ChARLES: Change-Aware Recovery of Latent Evolution Semantics in Relational Data
Shiyi He, Alexandra Meliou, Anna Fariha
TL;DR
ChARLES addresses the challenge of interpreting data evolution by generating semantic summaries of changes between two relational database snapshots. It represents changes as conditional transformations within a partitioned view of the data and produces a linear-model-tree where each path defines a partition and its associated transformation. The method optimizes a scores that balance accuracy and interpretability, Score(S) = α × Accuracy(S) + (1−α) × Interpretability(S), with Accuracy defined as the inverse $L_1$ distance between the transformed source and the target, and Interpretability guided by concise, high-coverage conditions and simpler transformations. A setup assistant and a diff discovery engine coordinate partitioning and transformation discovery under user-tunable parameters, and a PoC demonstration on real datasets shows how latent evolution semantics can be recovered and interpreted to support data-driven decision making.
Abstract
Data-driven decision-making is at the core of many modern applications, and understanding the data is critical in supporting trust in these decisions. However, data is dynamic and evolving, just like the real-world entities it represents. Thus, an important component of understanding data is analyzing and drawing insights from the changes it undergoes. Existing methods for exploring data change list differences exhaustively, which are not interpretable by humans and lack salient insights regarding change trends.
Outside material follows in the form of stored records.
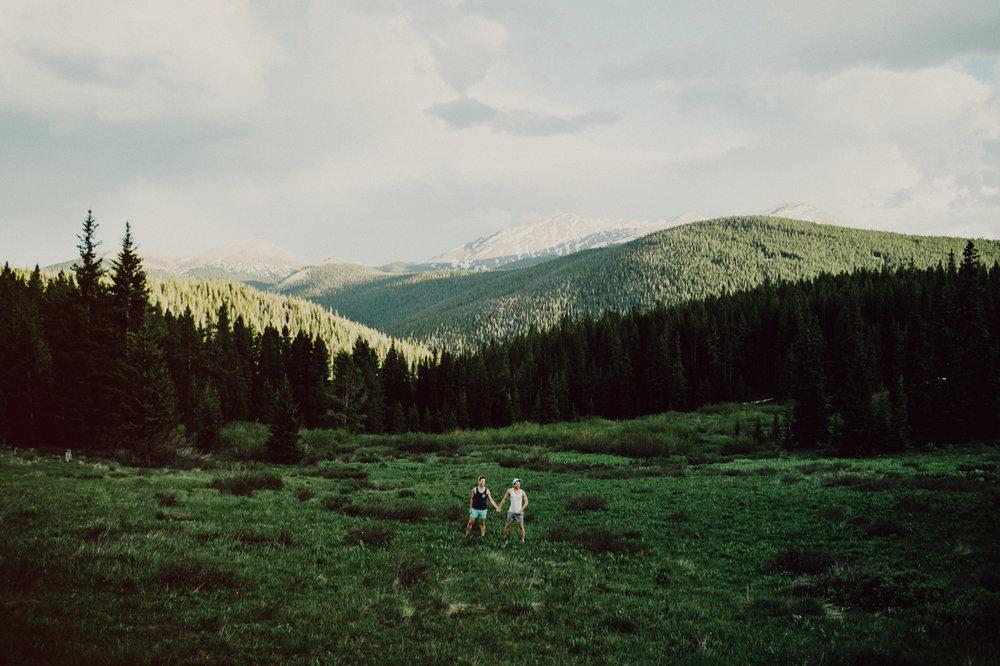breckenridge-wedding-photographer-68.jpg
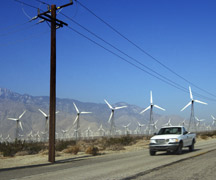 Wind Energy Tax Credit Passes with Fiscal Cliff Deal
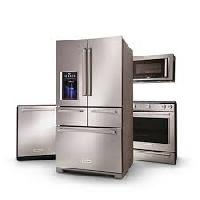 Kitchen home appliances manufacturers suppliers - Kitchen appliance manufacturers ...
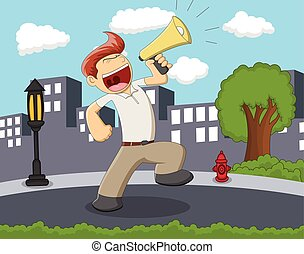 A man with megaphone standing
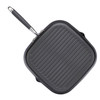 Anolon Advanced Hard-Anodized Nonstick 11-inch Deep Square Grill Pan with Pour Spouts - Gray~83629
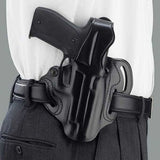 GALCO COP Ruger P85,P89,P90 3 Slot Right Hand Leather Belt Holster (CTS438B)
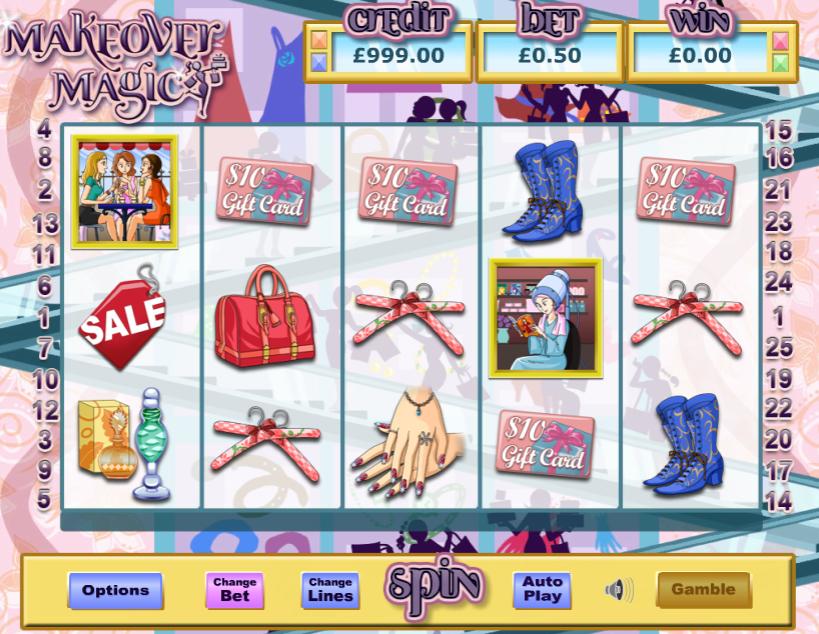 Slot MachineMake Over MagicGratis Online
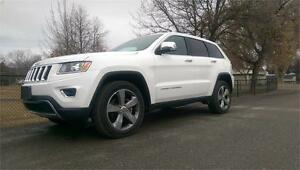 2015 JEEP GRAND CHEROKEE LIMITED *FACTORY WARRANTY, ONE OWNER*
For example, an explanation that semantically summarizes changes to highlight gender disparities in performance rewards is more human-consumable than a long list of employee salary changes. We demonstrate ChARLES, a system that derives semantic summaries of changes between two snapshots of an evolving database, in an effective, concise, and interpretable way. Our key observation is that, while datasets often evolve through point and other small-batch updates, rich data features can reveal latent semantics that can intuitively summarize the changes. Under the hood, ChARLES compares database versions, infers feasible transformations by fitting multiple regression lines over different data partitions to derive change summaries, and ranks them. ChARLES allows users to customize it to obtain their preferred explanation by navigating the accuracy-interpretability tradeoff, and offers a proof of concept for reasoning about data evolution over real-world datasets.